Cryptology ePrint Archive, report 2013/657, Oct. 2013.
An asymmetric pairing over groups of composite order is a bilinear map e: G1 × G2 → GT for groups G1 and G2 of composite order N = pq. We observe that a recent construction of pairing-friendly elliptic curves in this setting by Boneh, Rubin, and Silverberg exhibits surprising and unprecedented structure: projecting an element of the order-N2 group G1 ⊕ G2 onto the bilinear groups G1 and G2 requires knowledge of a trapdoor. This trapdoor, the square root of a certain number modulo N, seems strictly weaker than the trapdoors previously used in composite-order bilinear cryptography.

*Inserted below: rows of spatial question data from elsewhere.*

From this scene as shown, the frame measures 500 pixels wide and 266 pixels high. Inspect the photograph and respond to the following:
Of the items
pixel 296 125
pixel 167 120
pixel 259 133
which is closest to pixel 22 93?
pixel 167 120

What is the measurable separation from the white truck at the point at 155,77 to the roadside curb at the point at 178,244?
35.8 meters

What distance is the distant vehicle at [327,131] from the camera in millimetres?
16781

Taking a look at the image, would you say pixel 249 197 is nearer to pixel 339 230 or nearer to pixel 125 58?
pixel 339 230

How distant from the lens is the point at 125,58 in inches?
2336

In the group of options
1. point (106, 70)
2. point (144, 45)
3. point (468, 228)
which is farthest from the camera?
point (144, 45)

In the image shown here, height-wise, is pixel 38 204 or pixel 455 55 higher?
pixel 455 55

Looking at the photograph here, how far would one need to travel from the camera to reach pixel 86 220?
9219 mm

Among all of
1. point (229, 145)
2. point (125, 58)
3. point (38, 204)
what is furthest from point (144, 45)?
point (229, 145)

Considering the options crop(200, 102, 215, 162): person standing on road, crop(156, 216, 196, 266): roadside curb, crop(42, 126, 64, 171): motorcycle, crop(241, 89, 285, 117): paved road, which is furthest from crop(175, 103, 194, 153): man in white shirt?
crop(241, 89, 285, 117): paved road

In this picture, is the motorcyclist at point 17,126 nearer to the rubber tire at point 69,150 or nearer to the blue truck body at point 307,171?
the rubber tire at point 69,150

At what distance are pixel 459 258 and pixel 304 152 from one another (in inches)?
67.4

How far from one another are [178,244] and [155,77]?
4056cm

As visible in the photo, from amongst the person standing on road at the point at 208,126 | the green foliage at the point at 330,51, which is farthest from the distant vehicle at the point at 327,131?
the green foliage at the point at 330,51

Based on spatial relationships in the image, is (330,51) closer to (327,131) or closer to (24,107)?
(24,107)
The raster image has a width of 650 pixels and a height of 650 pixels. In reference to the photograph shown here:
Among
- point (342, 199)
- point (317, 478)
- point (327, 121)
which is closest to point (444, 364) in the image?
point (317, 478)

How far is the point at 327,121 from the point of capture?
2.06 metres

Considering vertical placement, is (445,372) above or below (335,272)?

In this paper, we describe, characterize, and exploit this surprising structure. It is our thesis that the additional structure available in these curves will give rise to novel cryptographic constructions, and we initiate the study of such constructions. Both the subgroup hiding and SXDH assumptions appear to hold in the new setting; in addition, we introduce custom-tailored assumptions designed to capture the trapdoor nature of the projection maps into G1 and G2. Using the old and new assumptions, we describe an extended variant of the Boneh-Goh-Nissim cryptosystem that allows a user, at the time of encryption, to restrict the homomorphic operations that may be performed. We also present a variant of the Groth-Ostrovsky-Sahai NIZK, and new anonymous IBE, signature, and encryption schemes.